Vital Arsenault, son of Eustache Arsenault and Marguerite Poirier, was born on 28 September 1822. On 23 January 1842, he married Natalie Barriault from Maximeville, daughter of Jean-Charles Barriault and Marguerite Robichaud. Born in Saint-Louis-de-Kent N.B., on 16 June 1820, she was a first cousin of Mgr. Marcel-Frangois Richard, a well-known Acadian nationalist, who is remembered as the one who designed the Acadian flag. Sometime after her mother's death in 1829, Natalie moved to the Island with her father, brothers and sisters.

A few years after their marriage, Vital and Natalie settled in the "The Portage" (Urbainville) in Lot 16 where they became tenants by signing a 99 year lease with an absentee proprietor. By the 1861 census, they had used 17 years of their lease.

There once was in Urbainville, a small public road called "l'allée a Vital" (Vital's lane) which connected Routes 124 and 125. Not so long ago that old road was still used as a path on Alyre C. Arsenault's farm. Nearby there was also a spring called "la source a Vital" which is mentioned in a little song collected from Mrs. Obéline DesRoches of Miscouche. The ditty doesn't give a flattering picture of Natalie who, according to tradition, was not a very clean women. She made beer, says the song, but no one would drink it!
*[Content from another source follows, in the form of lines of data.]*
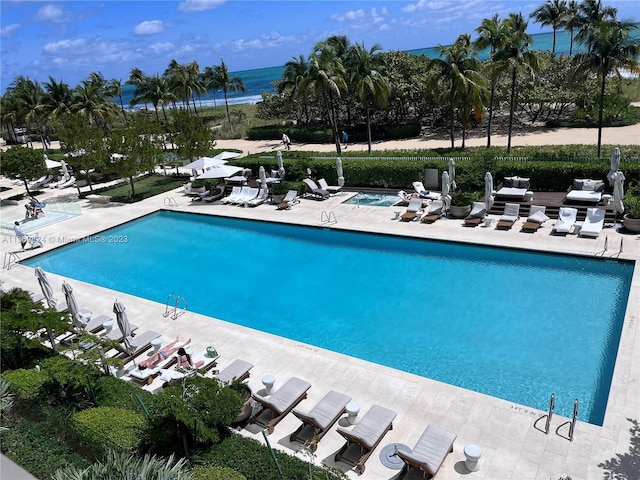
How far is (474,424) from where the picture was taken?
9.33 meters

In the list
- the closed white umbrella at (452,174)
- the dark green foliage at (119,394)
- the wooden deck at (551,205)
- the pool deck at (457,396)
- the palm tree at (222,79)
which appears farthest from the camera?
the palm tree at (222,79)

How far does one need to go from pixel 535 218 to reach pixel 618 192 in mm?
2813

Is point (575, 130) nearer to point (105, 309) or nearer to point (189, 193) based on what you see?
point (189, 193)

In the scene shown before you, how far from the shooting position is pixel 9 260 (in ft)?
67.8

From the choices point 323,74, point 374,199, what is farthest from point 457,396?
point 323,74

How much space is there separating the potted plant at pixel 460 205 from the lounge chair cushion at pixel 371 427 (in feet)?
40.6

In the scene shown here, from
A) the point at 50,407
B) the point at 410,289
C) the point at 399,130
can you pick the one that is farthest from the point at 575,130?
the point at 50,407

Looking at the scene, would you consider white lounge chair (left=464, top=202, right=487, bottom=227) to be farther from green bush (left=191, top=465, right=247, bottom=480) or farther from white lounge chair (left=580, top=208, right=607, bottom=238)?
green bush (left=191, top=465, right=247, bottom=480)

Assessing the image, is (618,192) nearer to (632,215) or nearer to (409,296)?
(632,215)

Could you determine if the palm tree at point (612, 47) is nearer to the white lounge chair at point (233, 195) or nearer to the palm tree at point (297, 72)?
the palm tree at point (297, 72)

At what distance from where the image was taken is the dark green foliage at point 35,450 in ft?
26.2

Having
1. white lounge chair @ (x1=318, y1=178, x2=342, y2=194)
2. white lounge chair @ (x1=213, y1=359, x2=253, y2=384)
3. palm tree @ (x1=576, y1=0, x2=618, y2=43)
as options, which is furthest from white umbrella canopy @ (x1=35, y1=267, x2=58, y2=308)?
palm tree @ (x1=576, y1=0, x2=618, y2=43)

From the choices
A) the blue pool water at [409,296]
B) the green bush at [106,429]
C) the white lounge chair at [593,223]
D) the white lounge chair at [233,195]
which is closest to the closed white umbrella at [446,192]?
the blue pool water at [409,296]

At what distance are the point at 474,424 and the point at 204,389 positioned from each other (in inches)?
201
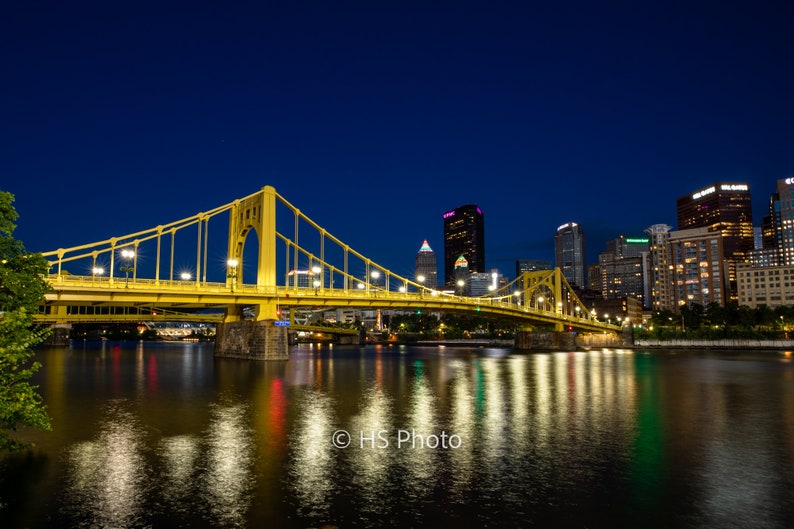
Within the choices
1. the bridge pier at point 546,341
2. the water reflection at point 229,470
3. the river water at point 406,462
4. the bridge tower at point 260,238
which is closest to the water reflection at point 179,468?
the river water at point 406,462

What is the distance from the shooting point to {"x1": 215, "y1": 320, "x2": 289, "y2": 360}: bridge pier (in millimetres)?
64812

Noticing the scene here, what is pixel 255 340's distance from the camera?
216 feet

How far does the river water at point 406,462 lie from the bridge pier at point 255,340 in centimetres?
3040

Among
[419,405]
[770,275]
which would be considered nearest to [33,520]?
[419,405]

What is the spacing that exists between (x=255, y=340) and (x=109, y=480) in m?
51.6

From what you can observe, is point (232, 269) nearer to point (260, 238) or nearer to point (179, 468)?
point (260, 238)

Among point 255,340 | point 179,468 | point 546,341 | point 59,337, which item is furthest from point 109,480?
point 59,337

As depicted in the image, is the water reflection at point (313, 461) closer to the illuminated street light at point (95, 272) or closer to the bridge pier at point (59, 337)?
the illuminated street light at point (95, 272)

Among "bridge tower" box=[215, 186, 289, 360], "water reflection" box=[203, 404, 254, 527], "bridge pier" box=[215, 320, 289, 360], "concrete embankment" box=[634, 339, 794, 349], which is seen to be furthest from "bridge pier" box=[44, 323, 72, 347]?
"concrete embankment" box=[634, 339, 794, 349]

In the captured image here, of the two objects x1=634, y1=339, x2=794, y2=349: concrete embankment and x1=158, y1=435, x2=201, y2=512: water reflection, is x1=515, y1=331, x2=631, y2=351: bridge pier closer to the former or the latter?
x1=634, y1=339, x2=794, y2=349: concrete embankment

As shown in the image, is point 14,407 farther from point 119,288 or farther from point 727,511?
point 119,288

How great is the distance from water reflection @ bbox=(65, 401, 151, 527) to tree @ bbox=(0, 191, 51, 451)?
1.93 meters

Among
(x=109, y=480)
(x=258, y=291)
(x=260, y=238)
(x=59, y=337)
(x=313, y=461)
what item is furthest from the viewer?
(x=59, y=337)

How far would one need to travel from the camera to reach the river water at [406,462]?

Natalie boudaingne Va-t-en faire ton train, Le soleil est tout bas Vital t'aidera pas.

A la source a Vital

Le monde va y boire, Natalie fait de la biére Personne veut la boire.

Between 1861 and 1881, Vital abandoned the land he had cleared in Urbainville and moved to Maximeville. He moved into his father-in-law's farmhouse, Jean-Charles Barriault.

Natalie gave birth to two girls, who died in infancy, and eight boys, four of whom married. Vital and Natalie spent their older years with their son Damien in Maximeville. Vital died in March 1895 (buried on the 29th), while his wife died at the age of 93 in February 1913 (buried on the 23rd). Aunt Matilda Richard remembers well her great grandmother Natalie who lived across the road: "She often came to visit us after we had moved into our new home. I remember that my mother would say: Here comes Grandma Natalie! She would then go out to meet her because she was quite old. She lived at my grandfather Damien's place. She had her own room there."